Ran out of alcohol and can't stomach anything. I'm cold but sweating. When I cough I often gag and then it turns to puking. I've been puking every day when I wake up before I get alcohol in me. I have tapered my drinking the last couple of days to only 4 tall boys of 8.1% abv beer, haven't been eating much.
I really struggle with having absolutely nothing to do when I'm not drinking, watching TV, sitting on the couch, talking to my friends, just it's boring when I'm sober.
Like I don't have an enjoyable life anymore, no real hobbies, no adventures, no going out, School doesn't start for months from now, and I guess I'm just discontent because I don't really know what to do.

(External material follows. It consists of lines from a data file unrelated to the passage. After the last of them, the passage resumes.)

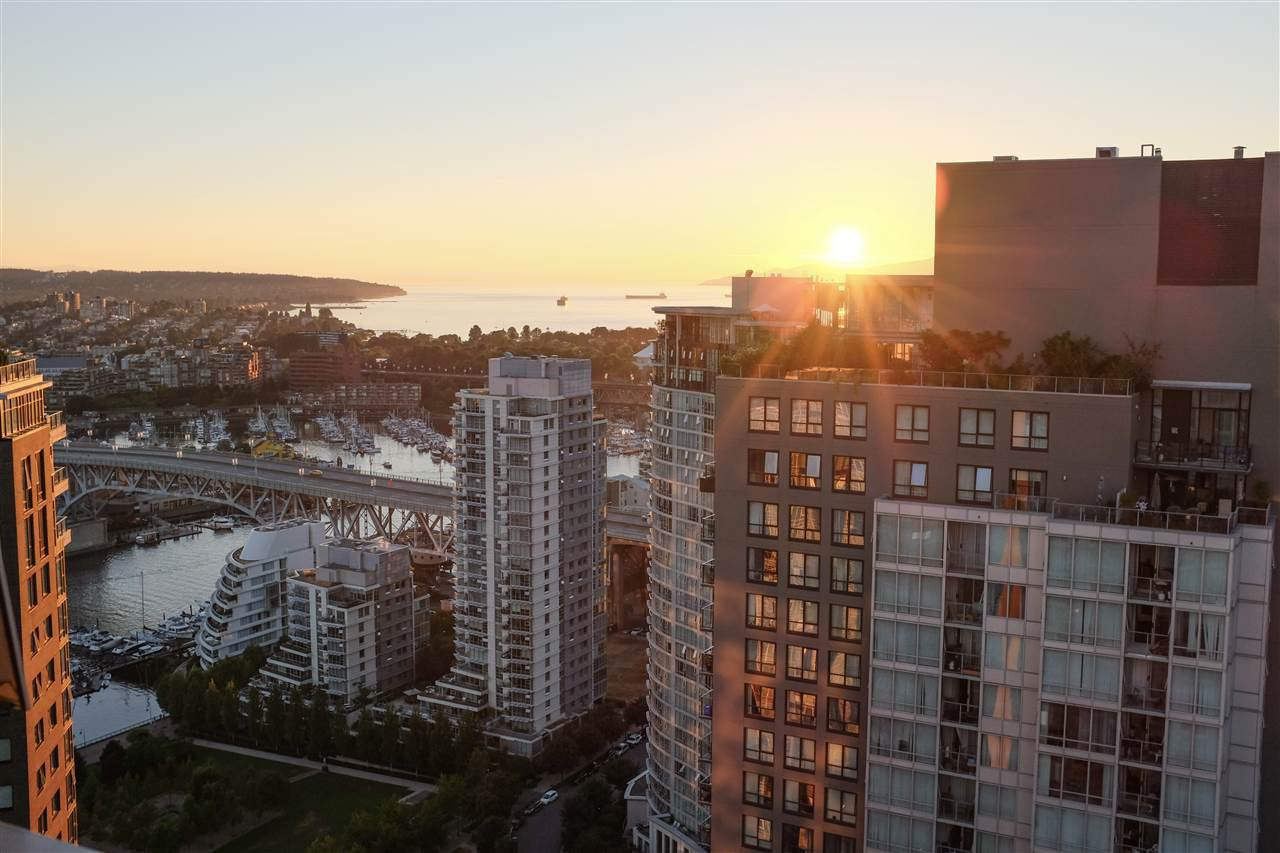 Main Photo: 4006 1408 STRATHMORE Mews in Vancouver: Yaletown Condo for sale (Vancouver West)  : MLS®# R2528590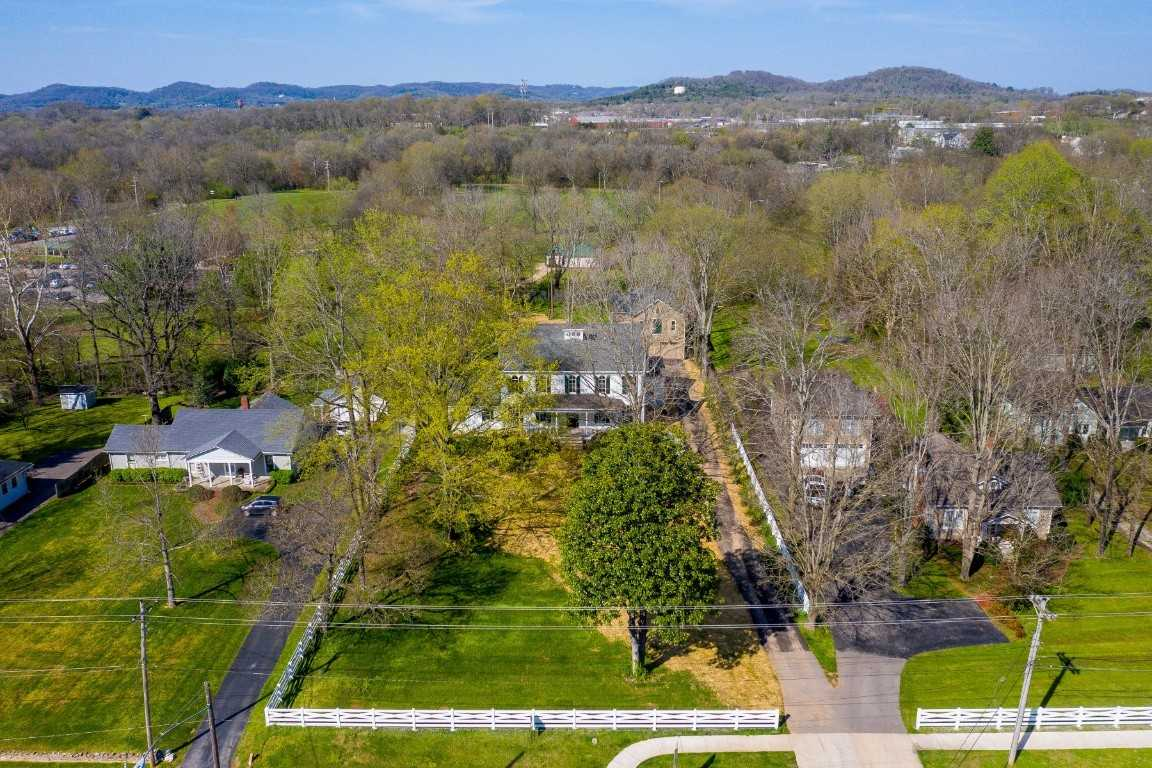 $2,975,000 - 5Br/5Ba -  for Sale in Historic Franklin, Franklin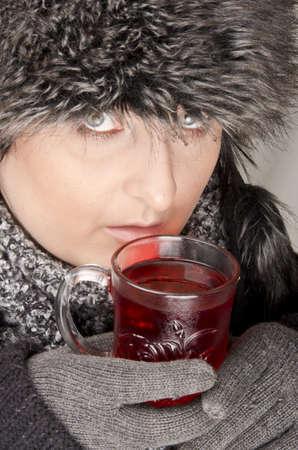 Frau mit Teetasse Stockfoto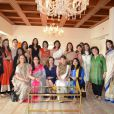 La star de Bollywood Kareena Kapoor, la socialite Chhaya Momaya et d'autres personnalités au côté de Valérie Trierweiler, invitée d'honneur d'un déjeuner à Mumbaï en Inde le 27 janvier 2014 au Trident Hotel, dans le cadre du déplacement au nom d'Action contre la faim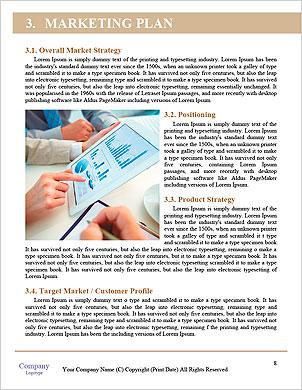 As pessoas modernas que fazem negócios, gráficos e tabelas que estão sendo demonstradas na tela de um touch-pad  Modelos lexicai - Página 8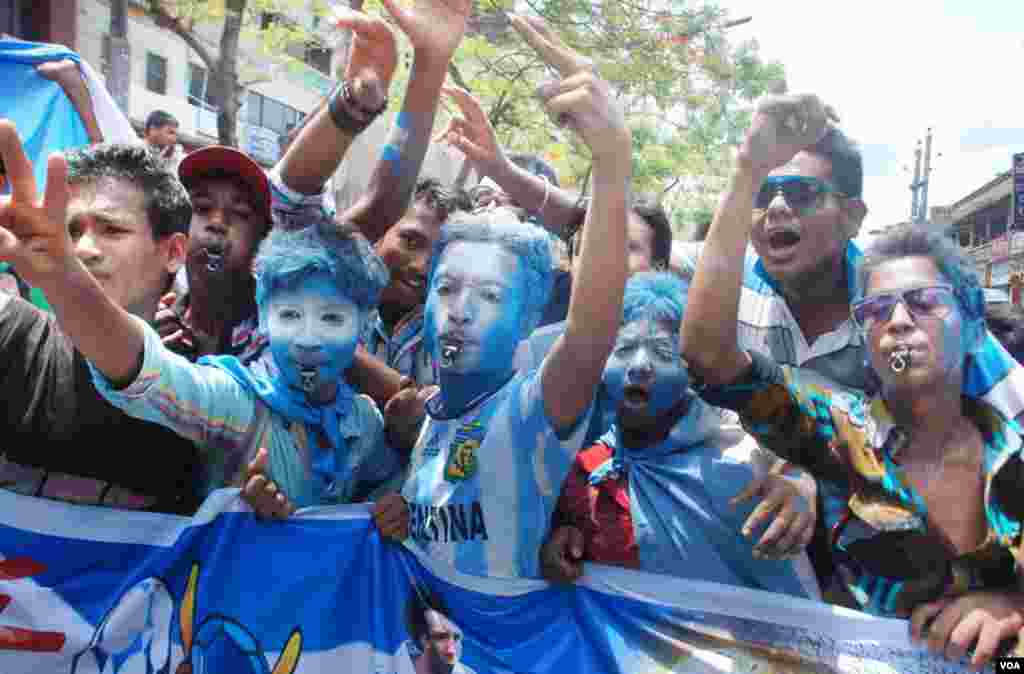 Young World Cup fans show their support for Argentina as the start date for the World Cup nears, Bangladesh, June 8, 2014. (VOA)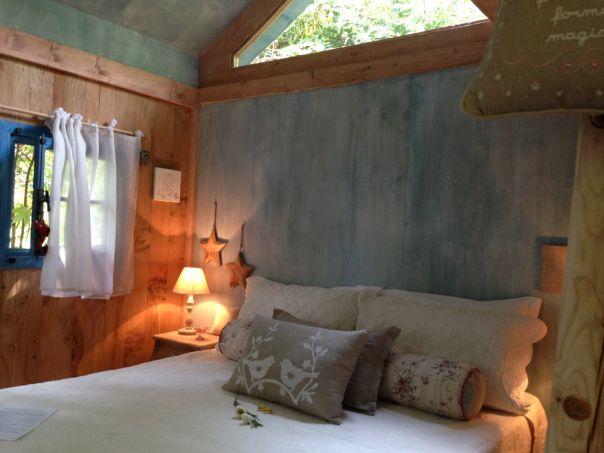 casa sull'albero Toulipier Manta week end fuori porta natura interno camera da letto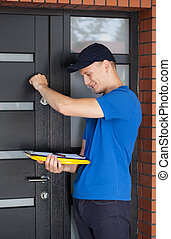 Delivery guy knocking on door - Delivery man with clipboard ...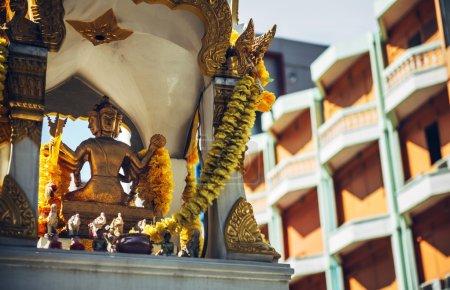 Photo pour Phra Phrom autel dans la rue Bangkok. Phra Phrom est la représentation thaïlandaise du dieu hindou Brahma - image libre de droit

I want to go to the beacha nd i've been saying i was gonna go for weeks, the shaking is bothersome, the fact i feel like i'm dying when i'm not drunk is bothersome, the fact I still am struggling with this years and years after first trying to live a life without alcohol is as shameful as it is difficult for me to get through.
Gonna try to quit drinking, I appreciate the support, I can see how this gets really repetitive and old for people in my life and probably has a lot to do with why people give up on me or think I'm a failure.
pray to traignles , don't end up like my dad or my uncle larry who died of booze, well he was also old and sick but i think it was mostly the booze
Originally posted by the man who put it in my hood
He was a good gont that liked to collect snowmobiles and make wood carvings. He never had a girlfriend or kids his entire life. too much drama he says. I used to go to his house every day at lunch time to smoke weed and use his house for marijuana transactions with my other uncle. We called it marijuana club.
In the end Larry lost all his facilties and his last moments were spent drinking heavily, getting stoned and watching sci fi in his chair. He was a hermit and died doing what he loved.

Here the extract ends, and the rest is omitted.